What the exercise asks:
Can you copy out the data exactly? Leave the images out.

Data listing:
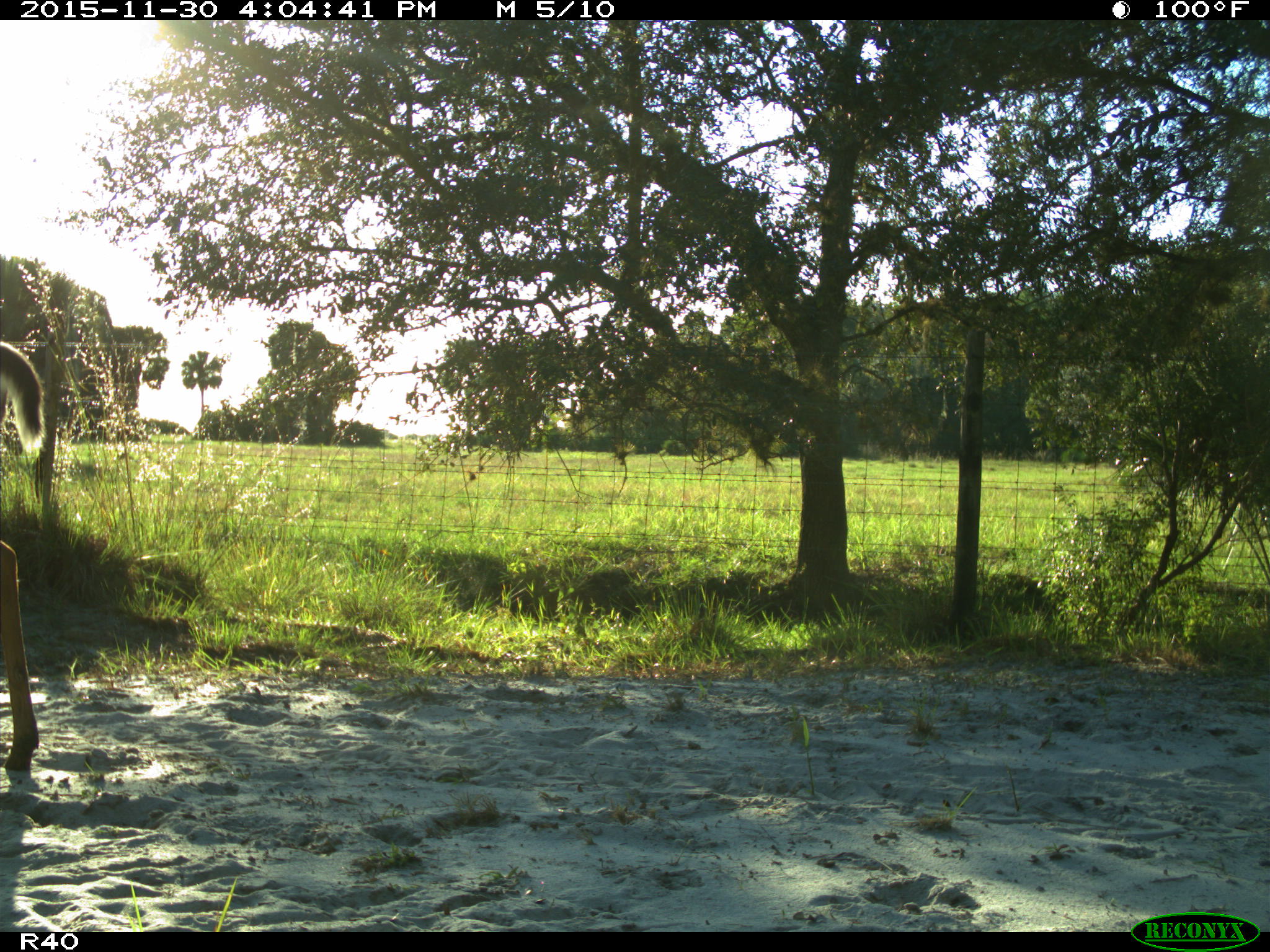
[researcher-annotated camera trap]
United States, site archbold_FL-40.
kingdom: Animalia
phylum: Chordata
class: Mammalia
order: Artiodactyla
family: Cervidae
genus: Odocoileus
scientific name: Odocoileus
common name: deer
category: unidentified deer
Unidentified deer (deer) (Odocoileus).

Response:
[researcher-annotated camera trap]
United States, site archbold_FL-40.
kingdom: Animalia
phylum: Chordata
class: Mammalia
order: Artiodactyla
family: Cervidae
genus: Odocoileus
scientific name: Odocoileus
common name: deer
category: unidentified deer
Unidentified deer (deer) (Odocoileus).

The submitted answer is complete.